Recast the material below as a numbered list, one line per entry, with the blank lines dropped. Leave the pictures out of your answer.

=== MATERIALS PROVIDED ===

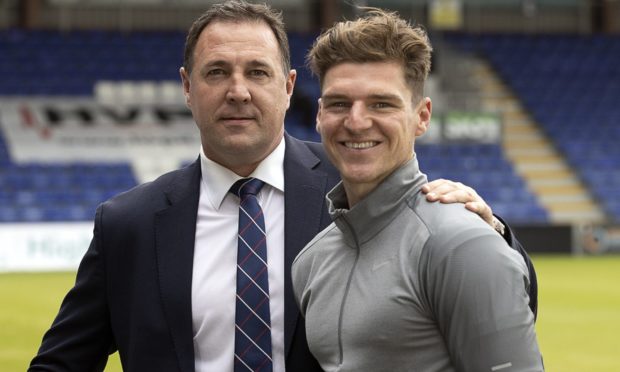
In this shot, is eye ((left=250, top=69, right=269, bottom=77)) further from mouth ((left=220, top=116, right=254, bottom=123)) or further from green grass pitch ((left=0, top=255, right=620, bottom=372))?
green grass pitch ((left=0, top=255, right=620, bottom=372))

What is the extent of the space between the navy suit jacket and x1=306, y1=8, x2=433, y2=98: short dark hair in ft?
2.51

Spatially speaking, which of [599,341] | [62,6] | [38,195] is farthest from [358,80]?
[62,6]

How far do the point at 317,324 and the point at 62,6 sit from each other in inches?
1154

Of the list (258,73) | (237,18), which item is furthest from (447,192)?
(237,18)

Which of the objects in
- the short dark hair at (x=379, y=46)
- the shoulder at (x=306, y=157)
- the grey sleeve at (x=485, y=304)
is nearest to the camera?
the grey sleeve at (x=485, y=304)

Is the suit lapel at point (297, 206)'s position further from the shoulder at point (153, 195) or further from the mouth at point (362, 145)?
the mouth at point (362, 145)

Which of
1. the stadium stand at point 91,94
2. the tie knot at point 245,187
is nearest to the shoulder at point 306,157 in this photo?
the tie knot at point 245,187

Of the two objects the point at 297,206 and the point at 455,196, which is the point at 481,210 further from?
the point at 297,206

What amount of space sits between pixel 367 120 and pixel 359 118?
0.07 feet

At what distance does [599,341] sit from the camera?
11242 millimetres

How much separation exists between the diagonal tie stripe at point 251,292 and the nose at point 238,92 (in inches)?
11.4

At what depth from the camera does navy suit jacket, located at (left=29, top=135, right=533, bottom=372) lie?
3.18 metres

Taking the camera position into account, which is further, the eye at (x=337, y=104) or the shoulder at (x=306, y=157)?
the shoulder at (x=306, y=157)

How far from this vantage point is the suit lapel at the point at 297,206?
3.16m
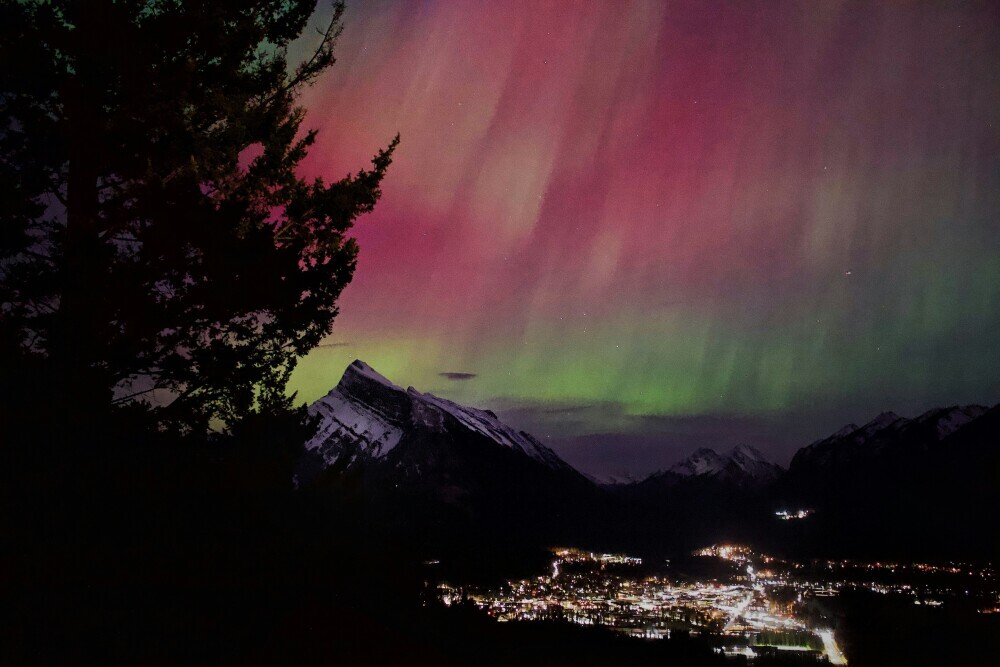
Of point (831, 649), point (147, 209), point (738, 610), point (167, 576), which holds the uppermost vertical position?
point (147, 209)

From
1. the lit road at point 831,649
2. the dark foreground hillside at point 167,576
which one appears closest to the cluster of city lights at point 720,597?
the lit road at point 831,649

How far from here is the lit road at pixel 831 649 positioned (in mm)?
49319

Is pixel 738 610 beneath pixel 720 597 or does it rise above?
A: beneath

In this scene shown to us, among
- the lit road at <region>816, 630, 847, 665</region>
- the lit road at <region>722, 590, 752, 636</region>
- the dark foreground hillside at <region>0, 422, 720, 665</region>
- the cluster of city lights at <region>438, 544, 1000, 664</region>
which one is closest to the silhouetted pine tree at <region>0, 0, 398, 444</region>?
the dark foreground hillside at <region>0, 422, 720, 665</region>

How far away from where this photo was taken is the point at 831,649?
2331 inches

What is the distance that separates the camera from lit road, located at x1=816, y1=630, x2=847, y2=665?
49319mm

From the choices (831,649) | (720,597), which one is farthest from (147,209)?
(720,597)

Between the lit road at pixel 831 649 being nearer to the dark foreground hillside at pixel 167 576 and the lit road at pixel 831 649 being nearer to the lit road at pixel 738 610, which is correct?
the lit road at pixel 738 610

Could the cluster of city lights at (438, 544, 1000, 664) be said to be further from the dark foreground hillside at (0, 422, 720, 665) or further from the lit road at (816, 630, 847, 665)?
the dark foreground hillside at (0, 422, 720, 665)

===

_EXERCISE ANSWER_
1. In this shot, is eye ((left=250, top=69, right=269, bottom=77)) further from mouth ((left=220, top=116, right=254, bottom=123)) or further from green grass pitch ((left=0, top=255, right=620, bottom=372))?
2. green grass pitch ((left=0, top=255, right=620, bottom=372))
3. What is the extent of the space between the navy suit jacket and x1=306, y1=8, x2=433, y2=98: short dark hair in ft?
4. 2.51
5. Spatially speaking, which of [599,341] | [62,6] | [38,195] is farthest from [358,80]?
6. [62,6]
7. How far do the point at 317,324 and the point at 62,6 sit from each other in inches?
8. 1154
9. Of the list (258,73) | (237,18), which item is furthest from (447,192)?
10. (237,18)
11. Which of the objects in
12. - the short dark hair at (x=379, y=46)
13. - the shoulder at (x=306, y=157)
14. - the grey sleeve at (x=485, y=304)
15. is nearest to the camera?
16. the grey sleeve at (x=485, y=304)
17. Is the suit lapel at point (297, 206)'s position further from the shoulder at point (153, 195) or further from the mouth at point (362, 145)?
18. the mouth at point (362, 145)
19. Which of
20. 1. the stadium stand at point 91,94
21. 2. the tie knot at point 245,187
22. is nearest to the shoulder at point 306,157 in this photo?
23. the tie knot at point 245,187
24. Of the two objects the point at 297,206 and the point at 455,196, which is the point at 481,210 further from?
25. the point at 297,206
26. What amount of space sits between pixel 367 120 and pixel 359 118?
27. 0.07 feet
28. At what distance does [599,341] sit from the camera?
29. 11242 millimetres
30. How much separation exists between the diagonal tie stripe at point 251,292 and the nose at point 238,92 (in inches)?
31. 11.4
32. At what depth from the camera does navy suit jacket, located at (left=29, top=135, right=533, bottom=372) lie?
33. 3.18 metres
34. Taking the camera position into account, which is further, the eye at (x=337, y=104) or the shoulder at (x=306, y=157)?
35. the shoulder at (x=306, y=157)
36. How far from this vantage point is the suit lapel at the point at 297,206?
37. 3.16m
38. Of point (831, 649), point (147, 209), point (738, 610), point (167, 576), which holds the uppermost vertical position?
39. point (147, 209)
40. From
41. 1. the lit road at point 831,649
42. 2. the dark foreground hillside at point 167,576
43. which one appears closest to the cluster of city lights at point 720,597?
44. the lit road at point 831,649
45. How far from here is the lit road at pixel 831 649 positioned (in mm)?
46. 49319
47. Is pixel 738 610 beneath pixel 720 597 or does it rise above?
48. A: beneath
49. In this scene shown to us, among
50. - the lit road at <region>816, 630, 847, 665</region>
51. - the lit road at <region>722, 590, 752, 636</region>
52. - the dark foreground hillside at <region>0, 422, 720, 665</region>
53. - the cluster of city lights at <region>438, 544, 1000, 664</region>
54. which one is closest to the silhouetted pine tree at <region>0, 0, 398, 444</region>?
55. the dark foreground hillside at <region>0, 422, 720, 665</region>
56. How far away from where this photo was taken is the point at 831,649?
57. 2331 inches
58. What is the distance that separates the camera from lit road, located at x1=816, y1=630, x2=847, y2=665?
59. 49319mm
60. From the choices (831,649) | (720,597), which one is farthest from (147,209)?
61. (720,597)
62. Between the lit road at pixel 831 649 being nearer to the dark foreground hillside at pixel 167 576 and the lit road at pixel 831 649 being nearer to the lit road at pixel 738 610, which is correct?
63. the lit road at pixel 738 610
64. Could the cluster of city lights at (438, 544, 1000, 664) be said to be further from the dark foreground hillside at (0, 422, 720, 665) or further from the lit road at (816, 630, 847, 665)?
65. the dark foreground hillside at (0, 422, 720, 665)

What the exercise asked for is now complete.